Three out of seven of the country’s oil refineries and five major fuel depots (out of around 200) are affected, the government said.
Strike action at Esso-ExxonMobil ended at the end of last week at the company’s two French refineries, after a pay deal between management and moderate unions which represent a majority of workers.
A return to normal supply conditions at petrol stations will take at least two weeks after strikes end, the government has warned.
Unions in other industries and the public sector have also announced action to protest against the twin impact of soaring energy prices and overall inflation on the cost of living.
Leftist unions CGT and FO have called for a nationwide strike Tuesday for higher salaries, and against government requisitions of oil installations, threatening to cripple public transport in particular.
Rail operator SNCF will see “severe disruptions” with half of train services cancelled, Transport Minister Clement Beaune said.

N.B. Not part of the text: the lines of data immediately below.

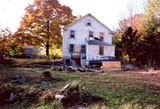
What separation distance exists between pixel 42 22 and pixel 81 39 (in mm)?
7031

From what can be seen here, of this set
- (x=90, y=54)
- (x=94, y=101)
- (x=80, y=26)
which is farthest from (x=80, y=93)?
(x=80, y=26)

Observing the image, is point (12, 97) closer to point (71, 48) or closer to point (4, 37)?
point (4, 37)

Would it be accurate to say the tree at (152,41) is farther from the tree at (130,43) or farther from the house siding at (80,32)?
the house siding at (80,32)

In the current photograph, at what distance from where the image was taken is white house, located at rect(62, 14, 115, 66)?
18.5 m

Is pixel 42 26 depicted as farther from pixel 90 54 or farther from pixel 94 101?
pixel 94 101

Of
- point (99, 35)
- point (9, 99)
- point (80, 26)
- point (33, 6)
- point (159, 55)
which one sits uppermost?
point (33, 6)

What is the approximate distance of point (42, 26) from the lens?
19812 millimetres

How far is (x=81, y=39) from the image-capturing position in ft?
65.8

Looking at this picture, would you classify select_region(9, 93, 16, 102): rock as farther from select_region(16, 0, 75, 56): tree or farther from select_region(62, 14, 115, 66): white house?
select_region(16, 0, 75, 56): tree

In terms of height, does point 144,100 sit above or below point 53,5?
below

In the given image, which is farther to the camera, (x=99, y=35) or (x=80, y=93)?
(x=99, y=35)

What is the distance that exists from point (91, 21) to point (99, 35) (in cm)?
283

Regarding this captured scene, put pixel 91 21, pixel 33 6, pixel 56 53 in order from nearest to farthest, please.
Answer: pixel 33 6 → pixel 91 21 → pixel 56 53

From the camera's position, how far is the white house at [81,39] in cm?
1853
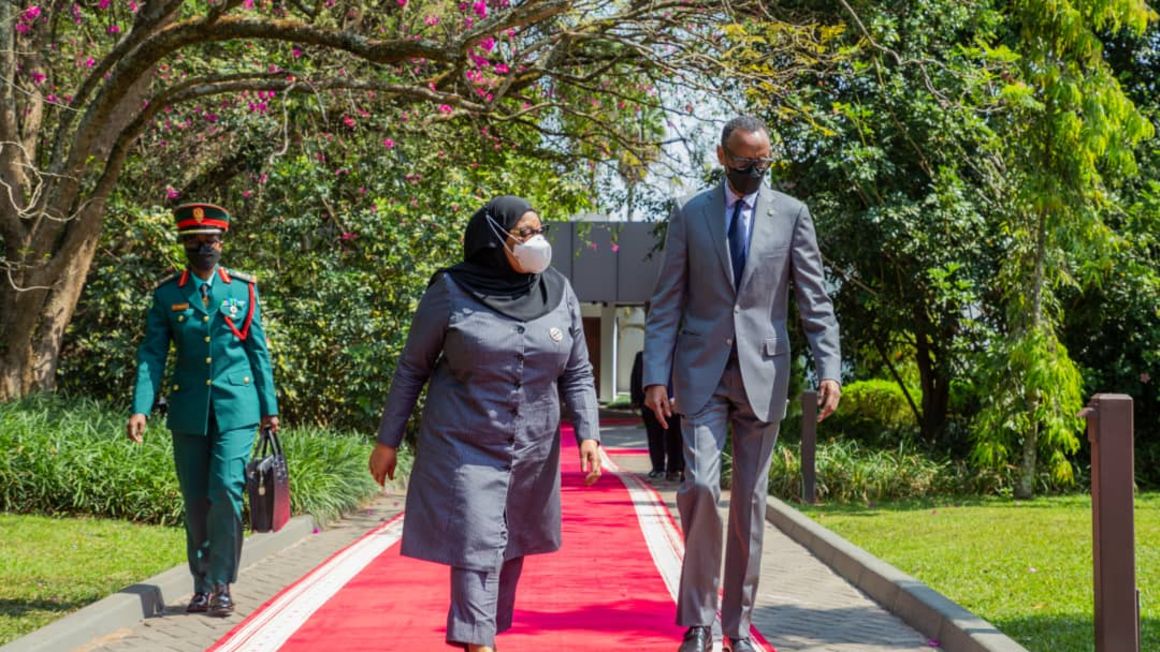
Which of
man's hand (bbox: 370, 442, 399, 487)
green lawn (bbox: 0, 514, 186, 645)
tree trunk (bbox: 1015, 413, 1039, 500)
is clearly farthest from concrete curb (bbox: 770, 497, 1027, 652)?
tree trunk (bbox: 1015, 413, 1039, 500)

Suburban services in the Paris region as well as bus services will also be impacted, operator RATP said, but the inner-Paris metro system should be mostly unaffected.
Beyond transport workers, unions hope to bring out staff in sectors such as the food industry and healthcare, CGT boss Philippe Martinez told France Inter radio.
Their action will kick off what is likely to be a tense autumn and winter as Macron also seeks to implement his flagship domestic policy of raising the French retirement age.
But the economic squeeze partly caused by Russia’s invasion of Ukraine, along with the failure of Macron’s party to secure an overall majority in June legislative polls, only adds to the magnitude of the task.
On Sunday tens of thousands of protesters marched in Paris to express their frustration at the rising cost of living.
The demonstration was called by the left-wing political opposition and led by the head of the France Unbowed (LFI) party, Jean-Luc Melenchon.
Security forces fired teargas and launched baton charges after they were pelted with objects, while on the fringes of the march, masked men dressed in black ransacked a bank.
Some protesters wore yellow fluorescent vests, the symbol of the often violent anti-government protests in 2018 that shook the pro-business government of Macron.
“We’re going to have a week the likes of which we don’t see very often,” Melenchon told the crowd.
Organisers claimed 140,000 people attended Sunday’s march, but police said there were 30,000.